Additional tips by type of laxative―Be sure to read the entire list for medicines that may or may not be labeled for your child.

Bulk-forming:

  • Talk to a healthcare provider before giving a bulk-forming laxative containing psyllium in pill or capsule form to a child under the age of 12. If you are treating a child between the ages of 6 and 11, you should consider using an OTC psyllium laxative in the form of a wafer or powder mixed into liquid.
  • Talk to a healthcare provider before giving a bulk-forming laxative containing calcium polycarbophil or methylcellulose to a child under the age of 6.

Hyperosmotic:

  • Talk to a healthcare provider before using a hyperosmotic laxative containing polyethylene glycol on a child under the age of 16.

Lubricant:

  • Do not use a lubricant laxative enema on a child under the age of 2.
  • Talk to a healthcare provider before using an oral lubricant laxative on a child under the age of 6.

Saline:

  • Talk to a healthcare provider before giving an oral saline laxative to a child under the age of 2.
  • Saline laxative enemas are available in different dosage strengths.

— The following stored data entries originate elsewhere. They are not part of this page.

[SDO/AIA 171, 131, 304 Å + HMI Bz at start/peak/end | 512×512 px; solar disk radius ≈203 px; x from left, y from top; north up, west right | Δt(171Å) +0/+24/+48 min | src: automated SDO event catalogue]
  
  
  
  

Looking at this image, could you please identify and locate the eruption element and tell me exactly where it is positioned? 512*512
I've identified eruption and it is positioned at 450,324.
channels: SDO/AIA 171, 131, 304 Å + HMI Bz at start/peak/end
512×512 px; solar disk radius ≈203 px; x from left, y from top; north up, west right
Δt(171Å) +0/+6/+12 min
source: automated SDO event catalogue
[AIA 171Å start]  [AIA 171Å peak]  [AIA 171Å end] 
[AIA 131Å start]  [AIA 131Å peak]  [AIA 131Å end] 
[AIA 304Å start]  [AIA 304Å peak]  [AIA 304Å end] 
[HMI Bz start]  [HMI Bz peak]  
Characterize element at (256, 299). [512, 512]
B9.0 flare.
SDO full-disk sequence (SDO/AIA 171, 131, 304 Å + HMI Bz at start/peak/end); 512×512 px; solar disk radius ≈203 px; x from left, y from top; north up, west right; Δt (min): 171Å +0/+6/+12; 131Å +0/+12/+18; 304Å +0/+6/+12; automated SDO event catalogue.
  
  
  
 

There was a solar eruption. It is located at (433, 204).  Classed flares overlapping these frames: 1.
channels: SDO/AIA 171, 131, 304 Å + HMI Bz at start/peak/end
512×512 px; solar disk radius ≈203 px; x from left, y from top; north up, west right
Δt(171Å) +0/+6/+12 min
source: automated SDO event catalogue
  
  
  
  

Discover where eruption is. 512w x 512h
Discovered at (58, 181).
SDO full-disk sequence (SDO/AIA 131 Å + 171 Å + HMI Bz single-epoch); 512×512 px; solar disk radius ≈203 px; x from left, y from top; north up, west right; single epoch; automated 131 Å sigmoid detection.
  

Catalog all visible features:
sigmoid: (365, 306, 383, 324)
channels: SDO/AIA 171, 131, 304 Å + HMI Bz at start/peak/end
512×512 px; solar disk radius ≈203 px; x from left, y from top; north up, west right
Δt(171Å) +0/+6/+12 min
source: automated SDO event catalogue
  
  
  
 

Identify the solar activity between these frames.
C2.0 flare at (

Do not use a saline laxative enema on a child that is only intended for use in an adult.
  • Talk to a healthcare provider before using a saline laxative enema on a child under the age of 2.

Stimulant:

  • Talk to a healthcare provider before giving an oral stimulant laxative containing bisacodyl to a child under the age of 6.
  • Talk to a healthcare provider before giving an oral stimulant laxative containing sennosides to a child under the age of 2.
  • Talk to a healthcare provider before using stimulant suppository containing bisacodyl on a child under the age of 6.

Stool Softener:

  • Talk to a healthcare provider before giving a stool softener to a child under the age of 2.